Rumah - Berita - Rincian

RUU Pengendalian Produk Tembakau dan Sistem Pengiriman Elektronik Baru di Afrika Selatan Telah Menimbulkan Kontroversi di Kalangan Masyarakat dan Dunia Usaha.

RUU Pengendalian Produk Tembakau dan Sistem Pengiriman Elektronik yang baru di Afrika Selatan telah menimbulkan kontroversi di kalangan masyarakat dan dunia usaha. RUU tersebut mengusulkan peraturan baru dan larangan merokok dan rokok elektronik. Undang-undang yang diusulkan mencakup pelarangan pemajangan produk tembakau di toko ritel, termasuk toko khusus tembakau. Produk-produk seperti rokok, cerutu, rokok elektrik, pipa air, dan tembakau yang dipanaskan akan dilarang untuk dipamerkan.

 

Sebuah survei yang dilakukan oleh Clippa Sales dan Casa Tabacs terhadap lebih dari 200 pengecer tembakau di Afrika Selatan mengungkapkan penolakan yang sangat besar terhadap undang-undang baru tersebut, dengan 98% responden tidak setuju dengan usulan larangan pajangan. Pengecer yang disurvei memiliki 1.769 toko dan mempekerjakan 3.194 staf. Selain itu, 99,5% pengecer yang disurvei berpendapat bahwa hukuman yang diajukan yaitu 10 tahun penjara atau denda karena memajang satu bungkus rokok adalah tindakan yang tidak adil.

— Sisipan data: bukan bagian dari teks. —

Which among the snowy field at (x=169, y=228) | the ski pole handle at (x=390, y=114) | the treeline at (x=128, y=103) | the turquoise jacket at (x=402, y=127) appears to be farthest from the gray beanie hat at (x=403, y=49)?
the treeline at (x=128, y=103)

Undang-undang yang diusulkan ini akan berdampak signifikan tidak hanya pada dunia usaha tetapi juga ribuan pekerja di industri ini. Para pengecer berpendapat bahwa pelarangan pemajangan produk tembakau berpotensi menyebabkan hilangnya pekerjaan. Lebih jauh lagi, mereka mengklaim bahwa larangan menampilkan produk tidak hanya akan berdampak pada penjualan namun juga melanggar hak konsumen untuk memilih dan mengakses informasi mengenai produk.

 

Meskipun ada penolakan dari pengecer dan dunia usaha, pemerintah Afrika Selatan mengklaim bahwa RUU Pengendalian Produk Tembakau dan Sistem Pengiriman Elektronik sangat penting dalam mengurangi masalah kesehatan dan kematian akibat merokok. Penggunaan tembakau di Afrika Selatan telah menyebabkan banyak kematian setiap tahunnya, dan pemerintah percaya bahwa pendekatan yang lebih ketat terhadap pengendalian tembakau diperlukan.

 

Perdebatan seputar usulan undang-undang tersebut masih berlangsung, dan pemerintah saat ini menerima komentar masyarakat mengenai RUU Pengendalian Produk Tembakau dan Sistem Pengiriman Elektronik. Meskipun niat para pembuat undang-undang tersebut sejalan dengan kesehatan masyarakat, para pemilik bisnis dan pengecer berpendapat bahwa undang-undang tersebut akan berdampak negatif pada bisnis mereka, menyebabkan hilangnya pekerjaan dan kesulitan keuangan.

 

Secara keseluruhan, pertarungan antara kesehatan masyarakat dan kepentingan dunia usaha terus berlanjut, dan hasil akhirnya masih belum pasti. Namun, jelas bahwa upaya untuk mengurangi kematian dan penyakit akibat merokok di Afrika Selatan memerlukan keseimbangan kepentingan dan menemukan titik temu.